- **Document text**:
-- begin --
The deal could make Capital One the largest issuer of credit cards in the country, on top of giving it access to Discover's valuable payment network. Aside from being a card-issuing bank, Discover is also among the four primary payment networks in the U.S. (along with Visa, Mastercard and American Express), through which most credit and debit card transactions are processed.

While Capital One intends to keep the Discover credit card brand separate, it also plans to move its debit processing over to Discover’s payment network, as well as some of its credit card processing.

So what does this mean for holders of Capital One and Discover credit cards? Well, nothing yet.

It's not a done deal

The proposed deal must first pass federal regulatory scrutiny, although some experts are optimistic.

"I think it can be done, as both Discover and Capital One have non-card business lines that could be divested if necessary to create a merged entity that could be approved,” said Beth Robertson, managing director at Keynova Group, which analyzes the market for digital financial services firms, in an email.
-- end --
- **List of tasks**:
1 – Please print the passage of the Capital One–Discover deal text starting with "The proposed deal" and going on through "in an email.".
2 – Continue the text on the Capital One–Discover deal from the point where it stops.
The material that follows is not needed for anything here.

- **Given information**:
-- begin --
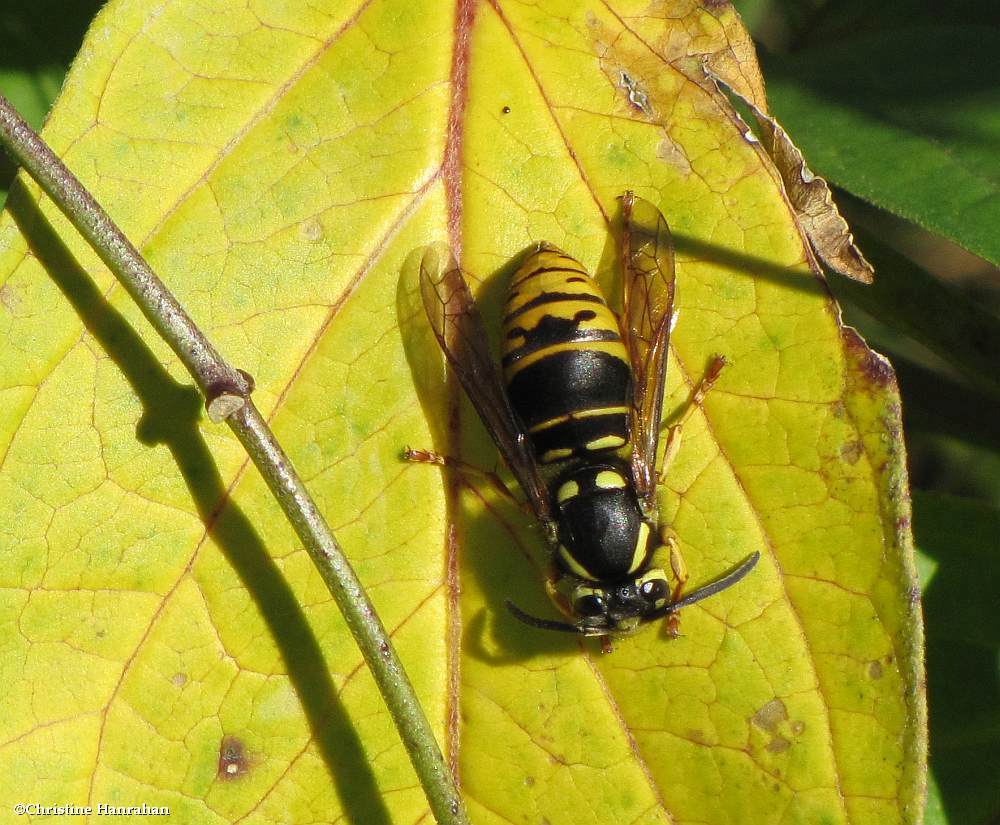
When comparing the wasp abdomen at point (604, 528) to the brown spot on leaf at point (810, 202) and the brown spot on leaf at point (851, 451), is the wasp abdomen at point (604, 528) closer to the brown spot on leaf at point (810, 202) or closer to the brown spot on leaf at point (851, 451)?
the brown spot on leaf at point (851, 451)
-- end --
- **Answer list**:
1 –
The proposed deal must first pass federal regulatory scrutiny, although some experts are optimistic.

"I think it can be done, as both Discover and Capital One have non-card business lines that could be divested if necessary to create a merged entity that could be approved,” said Beth Robertson, managing director at Keynova Group, which analyzes the market for digital financial services firms, in an email.

2 –
If it does get a green light, Capital One doesn't expect the deal to close until late this year or in early 2025. Even then, it may still take time before cardholders notice changes. Consider an example from recent history involving companies with major credit card portfolios:

In November 2015, Marriott announced it was buying Starwood Hotels, "creating the world’s largest hotel company," and signaling the demise of the co-branded Starwood Preferred Guest (SPG) credit cards. New co-branded credit cards under the combined hotel behemoth were eventually launched — in 2019.

But ripple effects may eventually reach you

If the deal goes through, though, here are some potential changes that experts, studies and history all suggest:

New products, worse terms?

Capital One says the deal will allow it "to deliver industry-leading products and experiences that span the credit card marketplace across consumers, small businesses, and merchants."

But market consolidation isn't always good for consumers, especially when it comes to interest rates. Regardless of credit risk, large banks offer poorer credit card terms and interest rates compared with small banks and credit unions, according to a recent report by the Consumer Financial Protection Bureau. Opting for a larger bank's credit cards can mean paying $400 to $500 in additional annual interest for the average cardholder, based on the report's findings.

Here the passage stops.